Supplied records Start Marker

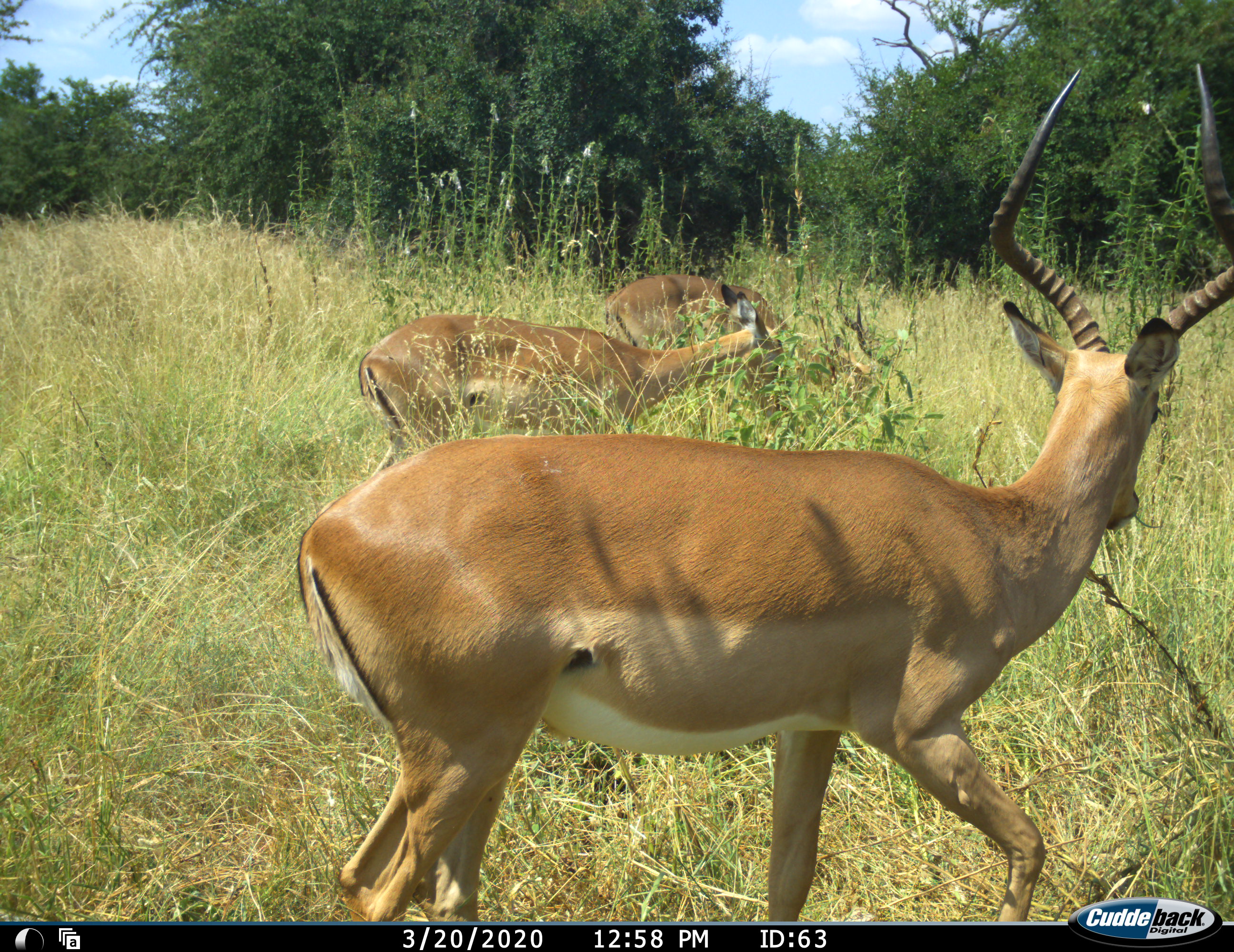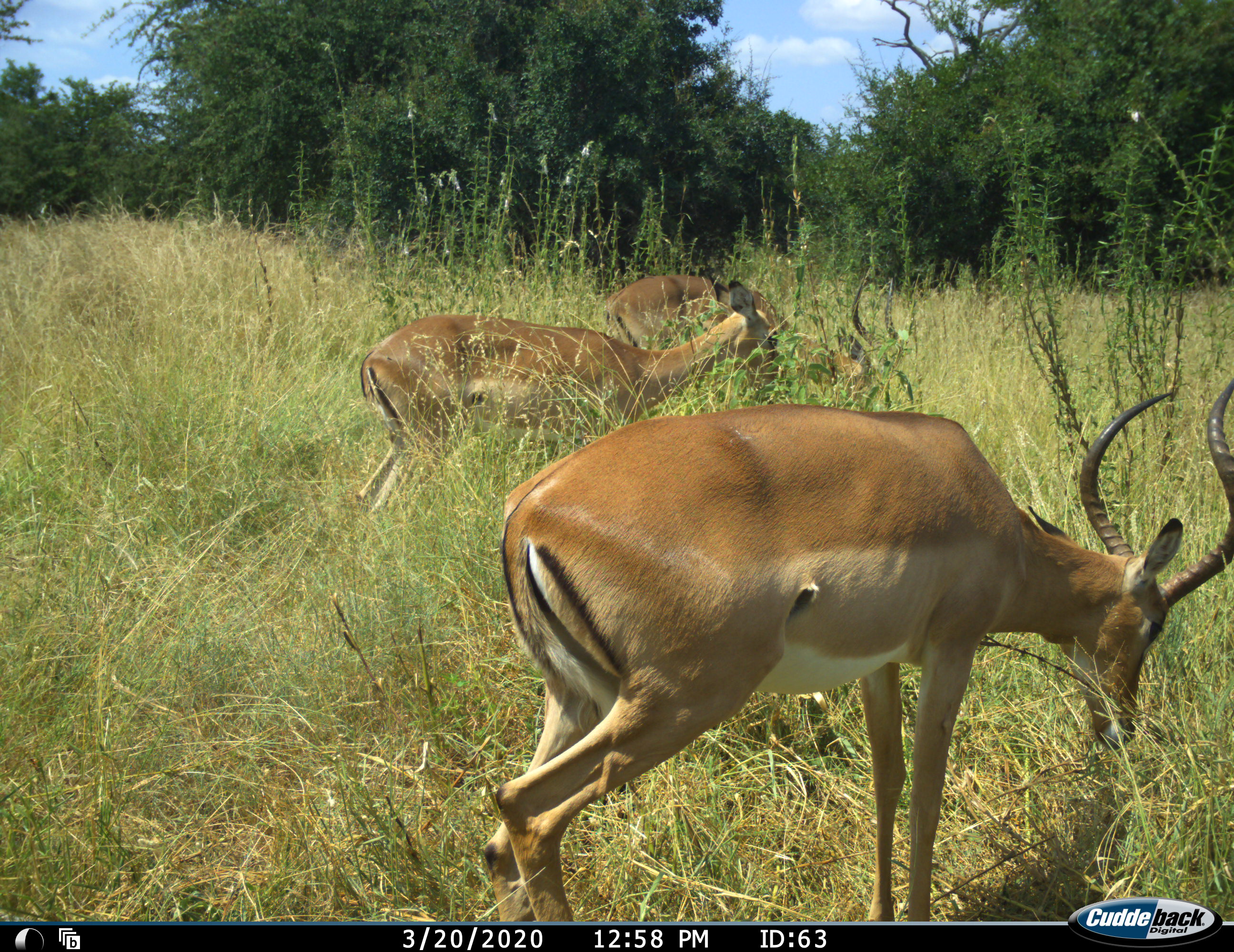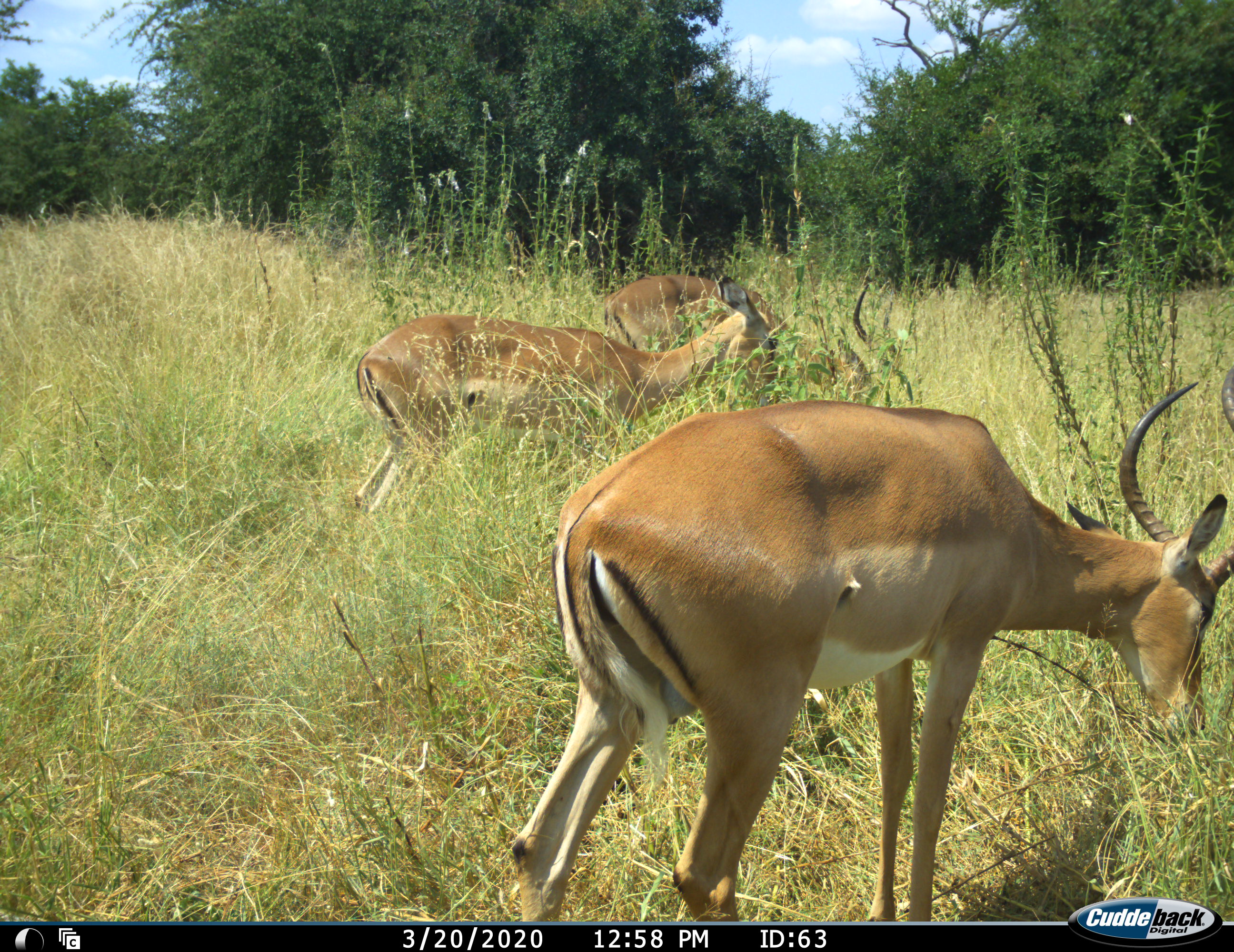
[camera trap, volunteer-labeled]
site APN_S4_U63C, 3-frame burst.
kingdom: Animalia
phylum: Chordata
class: Mammalia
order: Artiodactyla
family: Bovidae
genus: Aepyceros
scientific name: Aepyceros melampus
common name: impala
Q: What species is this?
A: Impala (Aepyceros melampus).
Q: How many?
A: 3.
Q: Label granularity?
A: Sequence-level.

Supplied records End Marker

Exercise: All of the entries above are to be duplicated exactly, with every image left out.

Solution to this problem:
[camera trap, volunteer-labeled]
site APN_S4_U63C, 3-frame burst.
kingdom: Animalia
phylum: Chordata
class: Mammalia
order: Artiodactyla
family: Bovidae
genus: Aepyceros
scientific name: Aepyceros melampus
common name: impala
Q: What species is this?
A: Impala (Aepyceros melampus).
Q: How many?
A: 3.
Q: Label granularity?
A: Sequence-level.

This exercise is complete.